Rhoades's projects was a conviction that everything is somehow
connected, albeit not always in obvious ways.

A key figure in the Los Angeles art world, Mr. Rhoades was also warmly
embraced in Europe, where artists like Joseph Beuys and Dieter Roth had
accustomed audiences to grandiose theatrical spectacles. At the
Deichtorhallen in Hamburg, Germany, in 1999, he constructed what he
then maintained was the world's largest sculpture, a vast platform
bearing an actual-size photographic replica of his father's garden
raised high overhead on a complex system of polished aluminum
scaffolding.

For his most recent project last winter in Los Angeles, Mr. Rhoades
conducted a series of invitation-only, Thursday-night soirées at which
guests were entertained by musical acts and invited to participate in
zany activities like macramé weaving and eating frozen yogurt out of
their shoes.

Jason Fayette Rhoades was born in the northern California town of
Newcastle on July 9, 1965. He attended the California College of Arts
and Crafts in Oakland and the San Francisco Art Institute, and he
earned a master's of fine arts degree from the University of
California, Los Angeles, in 1993. That year he had his first solo
exhibition at Mr. Zwirner's gallery in New York. A large installation
by Mr. Rhoades titled "Tijuanatanjierchandelier" is on view at the
Centro de Arte Contemporáneo de Málaga, Spain, through Oct. 29.
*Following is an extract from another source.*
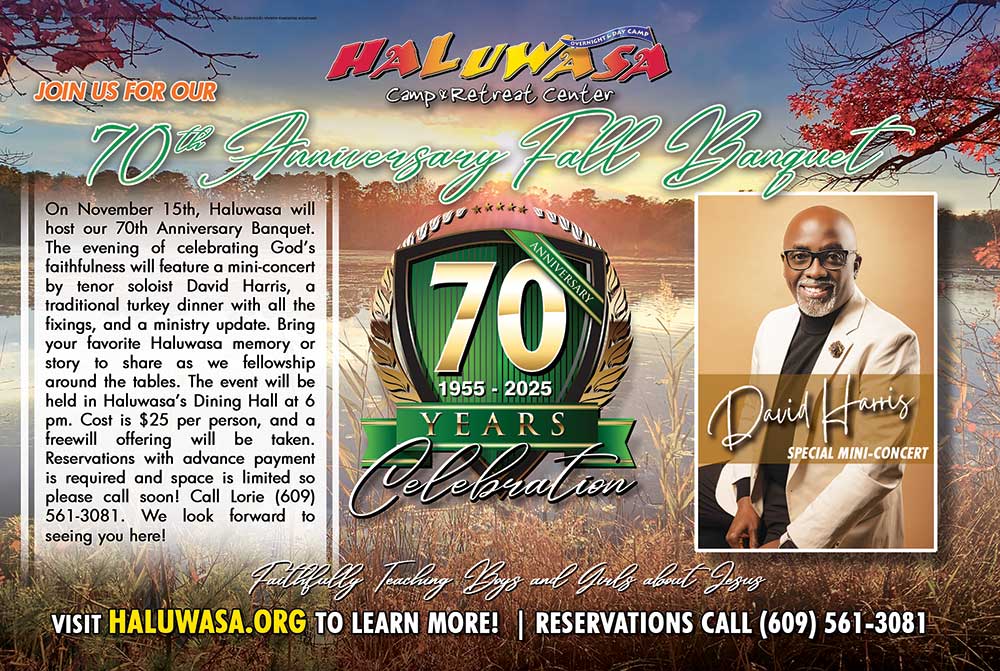 Camp Haluwasa 70th Anniversary Fall Banquet Camp Haluwasa 70th Anniversary Fall Banquet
Mr. Rhoades is survived by his wife, the artist Rachel Khedoori, and
his daughter, Rubi; his parents, Jack and Jackie Rhoades; and his
brothers, Greg and Matt Rhoades.

"To juggle the impossible was always an issue throughout my work,"
Mr. Rhoades once said. "To take three objects, like a rubber ball, a
chain saw and a live African elephant and try to juggle."